# Lessons learned - Vinegar vs Evapo-Rust



## BrokeCurmudgeon (Feb 8, 2016)

I am a natural born cheap-skate. Originally I purchased a bottle of Evapo-Rust and was quite happy with using it. Although I thought that it was pricey. Recently I purchased a selection of AF track that was quite rusty. I decided that a vinegar bath would work just as well. Fifteen dollars versus two dollars. Sounded good to me! 
So I soaked the track in vinegar overnight and I was really impressed as to how well it made the rusty tracks look. I then rinsed the track in clear water and set them out to dry. SHOCK! when I came back in a couple of hours they were all covered in a light coat of brownish rust! :thumbsdown: I didn't want to re soak them so I ran them through the dishwasher but to no avail. So, I spent about one hour with a wire brush but then gave up because of the time consumption and my lack of patience. About this time, I am ready to throw the whole bunch in the trash. Ain't this fun?
I had a small amount of Evapo-Rust that was quite dirty left so I thought I would try that. The results were amazing! The rust disappeared and without any wire brushing.:thumbsup:
Lesson: Don't be a cheap skate. Buy the best and in the end, you will save both time and money.:hah::hah::hah:


----------



## MichaelE (Mar 7, 2018)

Try a can of Coke.


----------



## gunrunnerjohn (Nov 10, 2010)

Coke won't do any better than vinegar, but Evapo-Rust is the "BOMB", it works like magic!


----------



## BrokeCurmudgeon (Feb 8, 2016)

gunrunnerjohn said:


> Coke won't do any better than vinegar, but Evapo-Rust is the "BOMB", it works like magic!


That is right John! Coke is just another acid. But whatever is in Evapo-Rust really works!


----------



## mopac (Feb 24, 2011)

Broke, doesn't getting the tie insulators wet going to ruin them?
WD40 will take the rust off track.


----------



## flyernut (Oct 31, 2010)

As I've said before on this forum, evaporust is great!!!.. When I re-did my brakes on my 39 chevy, I soaked all the brake hardware in it over-night. All the parts, springs, washers, and pins came out as new, as I knew they would.. The only draw-back with evaporust is that it will remove bluing, such as on trucks and ties. After-all, bluing is a rusting process...And one last word of wisdom...."the cheap becomes expensive."


----------



## BrokeCurmudgeon (Feb 8, 2016)

mopac said:


> Broke, doesn't getting the tie insulators wet going to ruin them?
> WD40 will take the rust off track.


They seem to dry out OK and are just fine. The worst part is as FlyerNut says, it takes the blueing off. I will not buy used track again without knowing the condition first. The last bunch that I bought were quite rusty and the eBay photos and description was misleading


----------



## cramden (Oct 13, 2015)

BrokeCurmudgeon said:


> They seem to dry out OK and are just fine. The worst part is as FlyerNut says, it takes the blueing off. I will not buy used track again without knowing the condition first. The last bunch that I bought were quite rusty and the eBay photos and description was misleading


BC, when I soaked some track overnight they came out great but( and there's always a but it seems), the ties in a matter of a month developed a coating of surface rust. I would suggest getting a can of flat black or satin Rust-Oleum and spraying the track. Then you can wipe the tops of the rails and clean the pins and it will avoid the rust. Besides, all Flyer track in 1946 was black anyway so it won't look out of place. Just something you might think about.


----------



## BrokeCurmudgeon (Feb 8, 2016)

cramden said:


> BC, when I soaked some track overnight they came out great but( and there's always a but it seems), the ties in a matter of a month developed a coating of surface rust. I would suggest getting a can of flat black or satin Rust-Oleum and spraying the track. Then you can wipe the tops of the rails and clean the pins and it will avoid the rust. Besides, all Flyer track in 1946 was black anyway so it won't look out of place. Just something you might think about.
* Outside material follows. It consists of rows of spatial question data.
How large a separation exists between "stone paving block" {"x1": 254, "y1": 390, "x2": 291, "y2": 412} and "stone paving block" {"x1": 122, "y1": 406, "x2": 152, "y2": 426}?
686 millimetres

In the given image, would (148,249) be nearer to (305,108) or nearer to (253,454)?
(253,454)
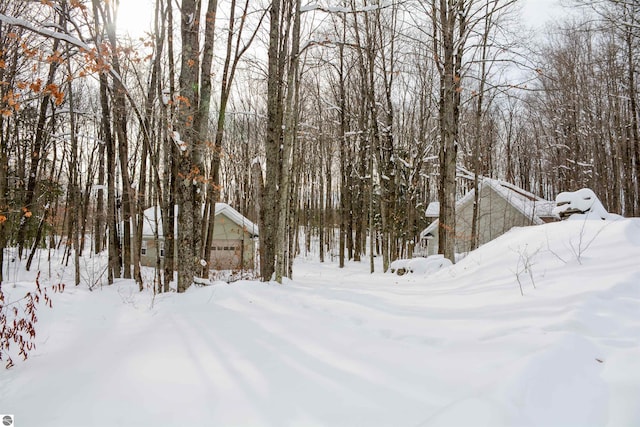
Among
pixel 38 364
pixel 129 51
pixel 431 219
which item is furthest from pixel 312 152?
pixel 38 364

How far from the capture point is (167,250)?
10328 millimetres

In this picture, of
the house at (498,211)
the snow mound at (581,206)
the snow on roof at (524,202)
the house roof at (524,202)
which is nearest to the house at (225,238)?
the house at (498,211)

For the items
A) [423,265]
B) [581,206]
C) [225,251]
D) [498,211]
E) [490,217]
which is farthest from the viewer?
[225,251]

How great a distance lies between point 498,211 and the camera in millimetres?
23328

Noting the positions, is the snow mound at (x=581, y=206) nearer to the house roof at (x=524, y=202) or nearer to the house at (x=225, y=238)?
the house roof at (x=524, y=202)

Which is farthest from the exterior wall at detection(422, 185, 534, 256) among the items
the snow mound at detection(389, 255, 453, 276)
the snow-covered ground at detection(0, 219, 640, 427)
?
the snow-covered ground at detection(0, 219, 640, 427)

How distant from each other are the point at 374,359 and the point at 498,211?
23193 millimetres

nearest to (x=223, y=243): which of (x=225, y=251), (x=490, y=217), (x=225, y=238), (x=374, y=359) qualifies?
(x=225, y=238)

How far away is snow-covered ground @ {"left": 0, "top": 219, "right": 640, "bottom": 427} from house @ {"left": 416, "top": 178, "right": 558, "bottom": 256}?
17.1m

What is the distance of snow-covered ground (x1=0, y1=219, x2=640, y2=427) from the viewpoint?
225 cm

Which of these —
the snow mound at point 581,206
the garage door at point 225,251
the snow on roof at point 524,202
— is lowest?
the garage door at point 225,251

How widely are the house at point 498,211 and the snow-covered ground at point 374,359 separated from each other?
17.1m

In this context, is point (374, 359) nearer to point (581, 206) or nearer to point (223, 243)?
point (581, 206)

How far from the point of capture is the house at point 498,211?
2147 cm
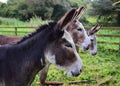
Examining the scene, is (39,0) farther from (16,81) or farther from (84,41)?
(16,81)

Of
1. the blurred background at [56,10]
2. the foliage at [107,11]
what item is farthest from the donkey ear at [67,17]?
the foliage at [107,11]

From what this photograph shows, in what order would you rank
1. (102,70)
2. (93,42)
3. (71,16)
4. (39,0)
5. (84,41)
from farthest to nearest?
1. (39,0)
2. (93,42)
3. (102,70)
4. (84,41)
5. (71,16)

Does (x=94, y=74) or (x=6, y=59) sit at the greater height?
(x=6, y=59)

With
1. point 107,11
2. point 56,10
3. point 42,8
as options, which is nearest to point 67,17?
point 107,11

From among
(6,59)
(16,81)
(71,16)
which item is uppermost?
(71,16)

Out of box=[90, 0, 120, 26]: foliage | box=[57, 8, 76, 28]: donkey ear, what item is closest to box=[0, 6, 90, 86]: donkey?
box=[57, 8, 76, 28]: donkey ear

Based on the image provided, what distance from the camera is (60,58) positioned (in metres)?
3.57

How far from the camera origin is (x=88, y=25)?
26688 millimetres

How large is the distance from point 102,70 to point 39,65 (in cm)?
635

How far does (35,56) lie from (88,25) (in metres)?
23.3

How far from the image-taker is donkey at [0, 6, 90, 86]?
355 centimetres

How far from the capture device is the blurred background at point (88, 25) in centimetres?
889

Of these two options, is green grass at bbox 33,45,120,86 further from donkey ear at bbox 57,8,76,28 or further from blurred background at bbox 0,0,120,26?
blurred background at bbox 0,0,120,26

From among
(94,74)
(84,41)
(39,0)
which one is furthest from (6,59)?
(39,0)
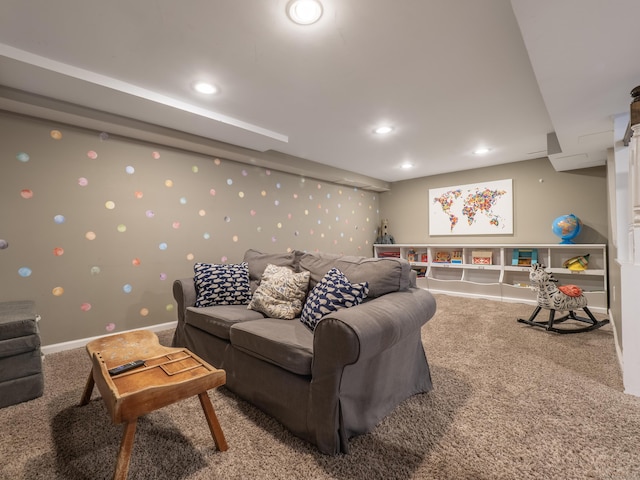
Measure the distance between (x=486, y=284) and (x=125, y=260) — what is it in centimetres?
490

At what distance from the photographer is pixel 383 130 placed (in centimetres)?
329

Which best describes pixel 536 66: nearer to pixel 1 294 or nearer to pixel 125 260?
pixel 125 260

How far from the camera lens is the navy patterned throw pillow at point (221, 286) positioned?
2.46 metres

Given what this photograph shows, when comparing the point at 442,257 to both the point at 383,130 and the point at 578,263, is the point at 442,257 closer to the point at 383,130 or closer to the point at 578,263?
the point at 578,263

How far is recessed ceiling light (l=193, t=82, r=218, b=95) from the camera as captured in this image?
2.30m

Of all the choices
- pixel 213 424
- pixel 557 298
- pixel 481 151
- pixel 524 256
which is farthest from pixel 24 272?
pixel 524 256

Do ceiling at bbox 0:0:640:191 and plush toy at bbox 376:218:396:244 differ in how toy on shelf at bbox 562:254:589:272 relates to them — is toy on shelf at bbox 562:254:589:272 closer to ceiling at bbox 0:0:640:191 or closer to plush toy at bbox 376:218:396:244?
ceiling at bbox 0:0:640:191

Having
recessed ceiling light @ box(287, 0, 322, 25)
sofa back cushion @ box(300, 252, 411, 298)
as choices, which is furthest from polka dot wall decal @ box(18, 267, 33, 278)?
recessed ceiling light @ box(287, 0, 322, 25)

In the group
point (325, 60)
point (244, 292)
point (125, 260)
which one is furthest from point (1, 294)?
point (325, 60)

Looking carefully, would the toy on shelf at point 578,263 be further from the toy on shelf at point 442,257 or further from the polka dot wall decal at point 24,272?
the polka dot wall decal at point 24,272

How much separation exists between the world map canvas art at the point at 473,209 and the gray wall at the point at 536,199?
8 centimetres

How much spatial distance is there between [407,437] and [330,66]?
2297 millimetres

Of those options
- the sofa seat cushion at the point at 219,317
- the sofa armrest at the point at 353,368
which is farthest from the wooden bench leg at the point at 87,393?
the sofa armrest at the point at 353,368

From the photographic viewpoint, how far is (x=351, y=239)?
5.68m
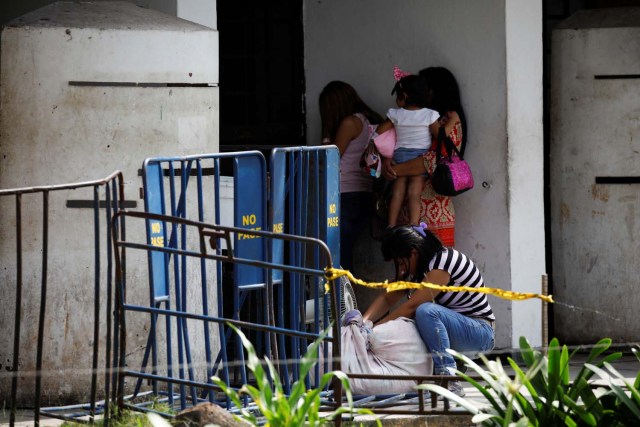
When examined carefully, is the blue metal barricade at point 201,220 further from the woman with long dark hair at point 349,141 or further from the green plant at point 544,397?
the woman with long dark hair at point 349,141

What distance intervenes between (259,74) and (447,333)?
2964 mm

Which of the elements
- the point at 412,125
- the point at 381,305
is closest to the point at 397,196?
the point at 412,125

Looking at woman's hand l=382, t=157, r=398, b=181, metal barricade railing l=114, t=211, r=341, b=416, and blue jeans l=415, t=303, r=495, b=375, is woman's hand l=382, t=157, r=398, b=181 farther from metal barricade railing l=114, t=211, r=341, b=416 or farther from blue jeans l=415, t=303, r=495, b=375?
blue jeans l=415, t=303, r=495, b=375

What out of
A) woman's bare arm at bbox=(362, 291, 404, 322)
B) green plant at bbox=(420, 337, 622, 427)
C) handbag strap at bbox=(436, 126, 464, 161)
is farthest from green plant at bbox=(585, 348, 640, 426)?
handbag strap at bbox=(436, 126, 464, 161)

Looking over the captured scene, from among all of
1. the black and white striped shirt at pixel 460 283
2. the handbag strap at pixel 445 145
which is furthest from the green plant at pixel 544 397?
the handbag strap at pixel 445 145

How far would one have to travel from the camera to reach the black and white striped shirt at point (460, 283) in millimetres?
7512

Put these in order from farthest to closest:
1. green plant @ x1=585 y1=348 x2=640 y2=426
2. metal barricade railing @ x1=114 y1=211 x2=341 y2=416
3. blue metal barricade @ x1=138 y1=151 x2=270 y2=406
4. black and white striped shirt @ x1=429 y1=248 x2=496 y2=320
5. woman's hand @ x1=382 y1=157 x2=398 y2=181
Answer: woman's hand @ x1=382 y1=157 x2=398 y2=181
black and white striped shirt @ x1=429 y1=248 x2=496 y2=320
blue metal barricade @ x1=138 y1=151 x2=270 y2=406
metal barricade railing @ x1=114 y1=211 x2=341 y2=416
green plant @ x1=585 y1=348 x2=640 y2=426

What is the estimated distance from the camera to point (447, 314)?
7.44 m

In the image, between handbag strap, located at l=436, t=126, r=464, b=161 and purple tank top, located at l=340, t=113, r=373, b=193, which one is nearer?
handbag strap, located at l=436, t=126, r=464, b=161

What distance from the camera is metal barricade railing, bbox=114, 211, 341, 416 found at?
19.1 feet

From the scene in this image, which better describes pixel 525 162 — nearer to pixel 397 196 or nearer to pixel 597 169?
→ pixel 597 169

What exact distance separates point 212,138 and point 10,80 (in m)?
1.12

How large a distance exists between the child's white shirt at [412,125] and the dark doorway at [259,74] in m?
1.12

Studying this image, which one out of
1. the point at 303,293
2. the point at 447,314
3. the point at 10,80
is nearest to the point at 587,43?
the point at 447,314
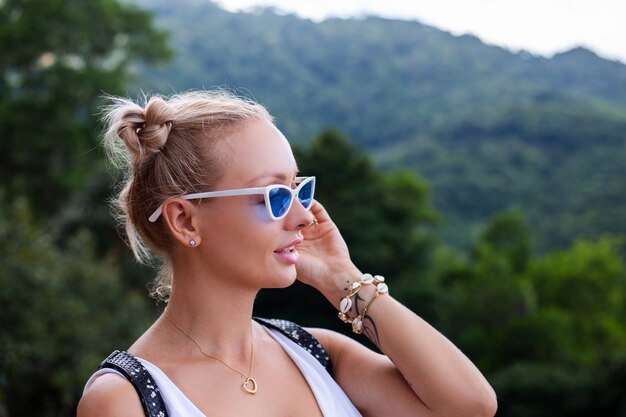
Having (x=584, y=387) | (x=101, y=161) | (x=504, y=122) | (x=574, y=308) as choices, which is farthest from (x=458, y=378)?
(x=504, y=122)

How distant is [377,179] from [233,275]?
24.3 metres

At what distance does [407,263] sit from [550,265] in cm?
1004

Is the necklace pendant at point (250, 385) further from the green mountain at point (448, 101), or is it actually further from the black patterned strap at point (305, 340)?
the green mountain at point (448, 101)

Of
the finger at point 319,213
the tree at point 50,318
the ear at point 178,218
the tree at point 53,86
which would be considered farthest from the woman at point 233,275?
the tree at point 53,86

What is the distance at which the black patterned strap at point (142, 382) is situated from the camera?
1.65 m

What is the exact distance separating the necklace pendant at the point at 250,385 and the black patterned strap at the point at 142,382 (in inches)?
8.8

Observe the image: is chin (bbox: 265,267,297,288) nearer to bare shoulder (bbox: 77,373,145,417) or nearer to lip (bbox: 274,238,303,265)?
lip (bbox: 274,238,303,265)

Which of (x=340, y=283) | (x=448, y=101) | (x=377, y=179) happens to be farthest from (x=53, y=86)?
(x=448, y=101)

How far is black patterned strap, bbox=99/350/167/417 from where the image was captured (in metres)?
1.65

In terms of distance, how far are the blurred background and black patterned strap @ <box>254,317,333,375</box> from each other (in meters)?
0.51

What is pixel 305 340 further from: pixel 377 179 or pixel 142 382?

I had wondered about the Black Track. If it weren't so much trouble, I would pull it all of and paint the track on my ping pong Table Layout. Thanks Cramden!


----------



## mopac (Feb 24, 2011)

I don't worry too much with some rust on sides of the rails. As long as the top of rail
is clean and no rust it will work fine. You ever seen real track? Sides are rusty and top is nice and shiny. One of those green scotch brite pads really cleans the top of rails. That
AF track is going to rust unless you paint the whole thing and clean the top of rails. Too
much work for me. Some rust won't hurt a thing. Call it weathered.


I have never seen the black track.


----------



## cramden (Oct 13, 2015)

I only mentioned about painting as the ties look crappy rather quickly with the rust. I haven't noticed any rust on the rails after about six months. Rattle can paint would cover the ties easily and if you wanted and you could stop there instead of painting the rails while spraying the ties. It's all a matter of what you like in the look of the track.


----------



## dooper (Nov 9, 2015)

I have started taking the rails off and soaking them in evapo-rust only. I then clean the rust off the ties, put them in a rubber roadbed and then reattaching the ties and insulators. That way the bluing stays.


----------